Chronique Livre :
DES LENDEMAINS QUI HANTENT de Alain Van Der Eecken

Publié par Psycho-Pat le 07/06/2020
Quatre Sans… Quatrième de couv…
C’est la veille des vacances de Noël, au tournant de l’an 2000. Quelques jours plus tôt, l’Erika a fait naufrage au large de Penmarch, répandant une pâte bitumeuse sur les côtes de la Bretagne. À l’insu des instituts de météorologie, une gigantesque tempête se forme au large de Terre-Neuve et s’apprête à franchir l’Atlantique pour frapper l’Europe.
Martial, lui, se hâte de quitter le tribunal de grande instance de Souvré, où il travaille comme greffier. Il a promis d’aller chercher son fils à l’école. Lulu veut que ses copains voient la nouvelle voiture de son père, avec la roue de secours fixée sur la porte arrière. Il vient d’avoir sept ans.
Alors que les parents s’avancent dans la cour, on entend des pétards, une série d’explosions, peut-être des gamins qui fêtent le début des vacances ?
Lorsqu’une institutrice surgit et s’effondre, ensanglantée, Martial comprend. Au péril de sa vie, alors que la police entre très rapidement en action, il réussit à atteindre son fils et, croit-il, à le mettre en sécurité.
Son existence, en réalité, vient de basculer irrémédiablement.
L’extrait
« C’est une nuit sans sommeil. Martial Trévoux se décide à se lever. Les pieds nus sur le carrelage de la cuisine, une main sur la poignée du frigo, il tremble un peu. Dans quelques heures, il sera prêt, il en est sûr, tout à fait prêt.
============
Condensez en une seule phrase le paragraphe de la chronique qui s’ouvre sur « C’est la veille des vacances de Noël », sans perdre ses faits principaux.
============
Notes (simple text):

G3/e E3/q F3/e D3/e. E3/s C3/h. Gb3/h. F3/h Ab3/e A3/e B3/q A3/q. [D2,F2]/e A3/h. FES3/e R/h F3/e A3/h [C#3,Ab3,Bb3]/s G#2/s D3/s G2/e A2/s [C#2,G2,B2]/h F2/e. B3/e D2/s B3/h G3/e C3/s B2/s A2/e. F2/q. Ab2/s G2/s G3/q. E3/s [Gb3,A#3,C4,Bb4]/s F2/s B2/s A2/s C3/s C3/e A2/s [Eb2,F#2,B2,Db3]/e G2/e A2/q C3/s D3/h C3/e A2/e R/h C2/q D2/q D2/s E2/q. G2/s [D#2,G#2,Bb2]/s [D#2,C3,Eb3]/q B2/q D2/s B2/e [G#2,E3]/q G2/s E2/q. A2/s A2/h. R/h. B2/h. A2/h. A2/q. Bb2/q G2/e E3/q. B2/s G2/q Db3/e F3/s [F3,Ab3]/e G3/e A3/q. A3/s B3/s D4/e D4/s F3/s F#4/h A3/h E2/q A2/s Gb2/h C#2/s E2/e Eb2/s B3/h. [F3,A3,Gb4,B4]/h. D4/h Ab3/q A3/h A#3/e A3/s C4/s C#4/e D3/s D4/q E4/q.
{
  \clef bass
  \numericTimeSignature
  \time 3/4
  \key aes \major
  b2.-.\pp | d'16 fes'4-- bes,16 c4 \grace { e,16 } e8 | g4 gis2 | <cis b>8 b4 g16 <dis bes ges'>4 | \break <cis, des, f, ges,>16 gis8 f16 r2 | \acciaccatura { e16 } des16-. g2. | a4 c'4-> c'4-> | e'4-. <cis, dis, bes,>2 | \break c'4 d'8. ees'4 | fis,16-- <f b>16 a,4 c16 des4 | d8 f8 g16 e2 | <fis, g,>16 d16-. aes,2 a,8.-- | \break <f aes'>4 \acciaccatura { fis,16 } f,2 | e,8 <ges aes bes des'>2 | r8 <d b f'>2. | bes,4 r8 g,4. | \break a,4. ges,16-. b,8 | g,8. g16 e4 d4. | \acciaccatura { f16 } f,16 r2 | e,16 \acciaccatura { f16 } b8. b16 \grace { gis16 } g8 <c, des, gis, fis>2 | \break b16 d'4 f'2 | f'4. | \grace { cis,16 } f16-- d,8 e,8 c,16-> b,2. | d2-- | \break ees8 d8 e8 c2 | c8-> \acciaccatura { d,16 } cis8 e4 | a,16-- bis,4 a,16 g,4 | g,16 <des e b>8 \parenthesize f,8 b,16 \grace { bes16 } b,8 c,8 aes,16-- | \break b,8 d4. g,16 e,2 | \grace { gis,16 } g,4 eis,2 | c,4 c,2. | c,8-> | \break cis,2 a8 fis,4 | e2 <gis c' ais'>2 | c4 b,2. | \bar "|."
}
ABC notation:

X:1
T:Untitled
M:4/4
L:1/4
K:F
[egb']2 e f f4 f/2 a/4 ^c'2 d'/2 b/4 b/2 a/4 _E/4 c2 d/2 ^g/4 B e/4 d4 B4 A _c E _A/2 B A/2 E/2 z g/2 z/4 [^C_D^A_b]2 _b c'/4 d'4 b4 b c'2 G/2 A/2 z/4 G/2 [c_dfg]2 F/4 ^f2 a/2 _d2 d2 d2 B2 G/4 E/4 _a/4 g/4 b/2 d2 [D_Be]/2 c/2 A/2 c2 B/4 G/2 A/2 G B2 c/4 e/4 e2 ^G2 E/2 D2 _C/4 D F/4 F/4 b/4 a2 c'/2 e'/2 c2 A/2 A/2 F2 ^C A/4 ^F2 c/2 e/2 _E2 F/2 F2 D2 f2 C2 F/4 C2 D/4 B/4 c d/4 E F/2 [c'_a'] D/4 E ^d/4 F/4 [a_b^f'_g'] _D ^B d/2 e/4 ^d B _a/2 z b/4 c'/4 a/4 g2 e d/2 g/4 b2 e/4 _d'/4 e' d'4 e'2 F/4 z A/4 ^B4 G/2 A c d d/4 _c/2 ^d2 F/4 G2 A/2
============
Résultat: À la veille des vacances de Noël, au tournant de l’an 2000, l’Erika vient de sombrer au large de Penmarch en répandant une pâte bitumeuse sur les côtes bretonnes, tandis qu’une gigantesque tempête, à l’insu des instituts de météorologie, se forme au large de Terre-Neuve et s’apprête à traverser l’Atlantique pour frapper l’Europe.